Fu-Sheng Chou a,b,c,, Pei-Shan Wang a,b
PMCID: PMC5384616  PMID: 28405589

ABSTRACT

During development of the nervous system, radial glial cells perform self-renewing asymmetric divisions and give rise to intermediate progenitor cells (IPC) and neurons. The neuronally committed IPC subsequently undergo multiple rounds of transient amplification and migrate outwards to form cortical layers as they continue to differentiate into mature neurons. Maturing neurons extend protrusions on their cell surface to form neurites, a process called neuritogenesis. Neurite formation results in the establishment of dendrites and axons for synapse formation, which is essential for sensory and motor functions and even higher-level functioning including memory formation and cognitive function, as well as shaping of behavior and emotion. Morphological adaptation during various stages of neural development requires active participation of actin cytoskeleton remodeling. In this review, we aim to discuss current understanding of the Arp2/3 complex branching nucleator in various neural cell types during development and maturation.

KEYWORDS: actin cytoskeleton, Arp2/3, neuritogenesis, neurogenesis, neuronal migration, radial glia

Introduction

The development of the nervous system requires orchestration of various cell types to perform cell division, migration, and morphogenesis in a timely manner. The dynamics of actin filament through rapid polymerization and depolymerization plays multiple crucial roles during these processes. The actin polymers branch from the existing filaments through the Arp2/3 complex branching nucleator, creating potentials for cellular asymmetry and directionality.

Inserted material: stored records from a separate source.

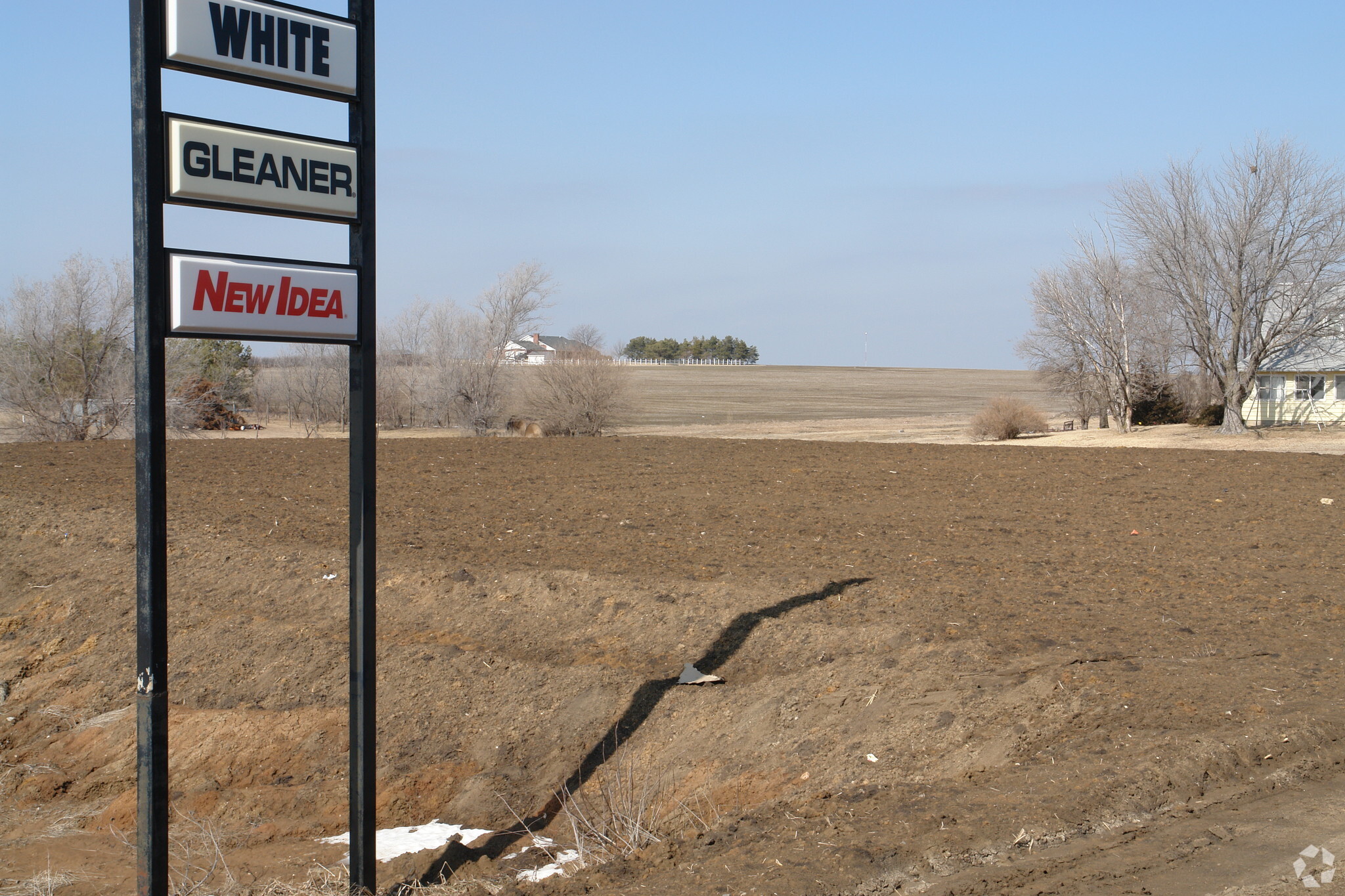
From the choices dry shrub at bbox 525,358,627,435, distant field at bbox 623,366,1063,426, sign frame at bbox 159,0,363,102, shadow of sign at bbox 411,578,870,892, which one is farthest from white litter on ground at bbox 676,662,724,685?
distant field at bbox 623,366,1063,426

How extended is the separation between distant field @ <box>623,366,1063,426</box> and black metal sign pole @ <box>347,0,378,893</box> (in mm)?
31829

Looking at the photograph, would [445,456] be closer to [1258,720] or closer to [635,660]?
[635,660]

The Arp2/3 complex is an evolutionarily conserved stable and stoichiometric assembly of 7 polypeptide subunits, including Arp2, Arp3, and Arpc1 to 5.1 While Arp2 and Arp3 bind directly to the incoming actin monomer, the rest of the subunits function together to form a branching point on the existing filament to allow the formation of a new filament at an angle of roughly 78 degrees.2 The function of the Arp2/3 complex is highly regulated by the Wiskott-Aldrich Syndrome (WAS) family of nucleation promoting factors, which is further regulated by Rho-GTPases such as cdc42. In this review, we will discuss recent advances in the understanding of the roles of the Arp2/3 complex during neocortical neural development and neuritogenesis.

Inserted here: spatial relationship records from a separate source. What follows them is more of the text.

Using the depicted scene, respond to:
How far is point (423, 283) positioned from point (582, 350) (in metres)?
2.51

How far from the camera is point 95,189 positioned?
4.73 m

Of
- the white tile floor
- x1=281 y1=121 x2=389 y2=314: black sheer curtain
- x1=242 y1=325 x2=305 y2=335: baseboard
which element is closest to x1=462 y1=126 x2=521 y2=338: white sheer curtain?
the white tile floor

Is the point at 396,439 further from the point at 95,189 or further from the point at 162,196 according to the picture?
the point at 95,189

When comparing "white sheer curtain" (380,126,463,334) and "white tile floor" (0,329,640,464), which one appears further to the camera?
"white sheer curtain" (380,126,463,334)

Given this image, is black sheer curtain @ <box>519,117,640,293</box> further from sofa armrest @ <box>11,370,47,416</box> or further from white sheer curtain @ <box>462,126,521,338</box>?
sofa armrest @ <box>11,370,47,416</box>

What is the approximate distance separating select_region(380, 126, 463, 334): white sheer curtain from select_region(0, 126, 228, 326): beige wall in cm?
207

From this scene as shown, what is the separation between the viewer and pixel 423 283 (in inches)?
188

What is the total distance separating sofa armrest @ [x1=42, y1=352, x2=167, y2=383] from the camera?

The Arp2/3 complex in neocortical neurogenesis and neuronal migration

Knowledge on mammalian cerebral cortex formation has grown exponentially thanks to the advance in in vivo cell-labeling techniques and the imaging tools during fetal development of the rodents. Recent studies comparing human and rodent brains have identified measurable differences in terms of proliferative potential of the neural stem and progenitor cells as well as layer distributions.3-5 This is easily conceivable as human brains are much bigger in size and contain much more neuronal cells and sophisticated neural circuits. Nonetheless, the ability to manipulate genes and the availability of techniques to label radial glial cells and other cell types during brain development have made the rodent brains the most widely used model system in the field of cortical development research.

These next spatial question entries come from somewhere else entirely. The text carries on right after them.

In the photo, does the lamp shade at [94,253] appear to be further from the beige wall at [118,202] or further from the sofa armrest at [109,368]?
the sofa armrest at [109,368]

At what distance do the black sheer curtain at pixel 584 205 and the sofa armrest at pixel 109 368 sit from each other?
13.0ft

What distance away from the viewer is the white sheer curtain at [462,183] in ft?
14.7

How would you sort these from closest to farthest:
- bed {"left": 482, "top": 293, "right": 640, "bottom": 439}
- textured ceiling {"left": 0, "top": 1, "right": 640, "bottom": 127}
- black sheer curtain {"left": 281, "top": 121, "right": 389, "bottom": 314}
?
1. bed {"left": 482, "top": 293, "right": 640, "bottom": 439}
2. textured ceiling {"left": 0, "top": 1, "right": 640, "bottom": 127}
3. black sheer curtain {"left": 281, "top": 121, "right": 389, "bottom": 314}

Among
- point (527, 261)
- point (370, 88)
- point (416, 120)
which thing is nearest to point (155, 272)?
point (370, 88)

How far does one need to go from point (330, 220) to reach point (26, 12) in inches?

The prevailing view of neocortical neurogenesis suggests that radial glial cells (RGC) undergo various rounds of symmetric and asymmetric cell division to produce neuronally committed intermediate progenitor cells (IPC) or neurons. The IPC undergo transient amplification before they relocate to the respective destinations in the cortical layers where they complete their differentiation process. Various modes of neuronal migration have been described in different species.6 RGC membranous processes provide scaffolds and guide for the migrating neurons. Scaffolding, migration, and cell division all require a dynamic cytoskeletal network, which involves the actin cytoskeleton and its regulators. In the following section, we will discuss recent advances in the understanding of how the Arp2/3 complex is involved in these processes.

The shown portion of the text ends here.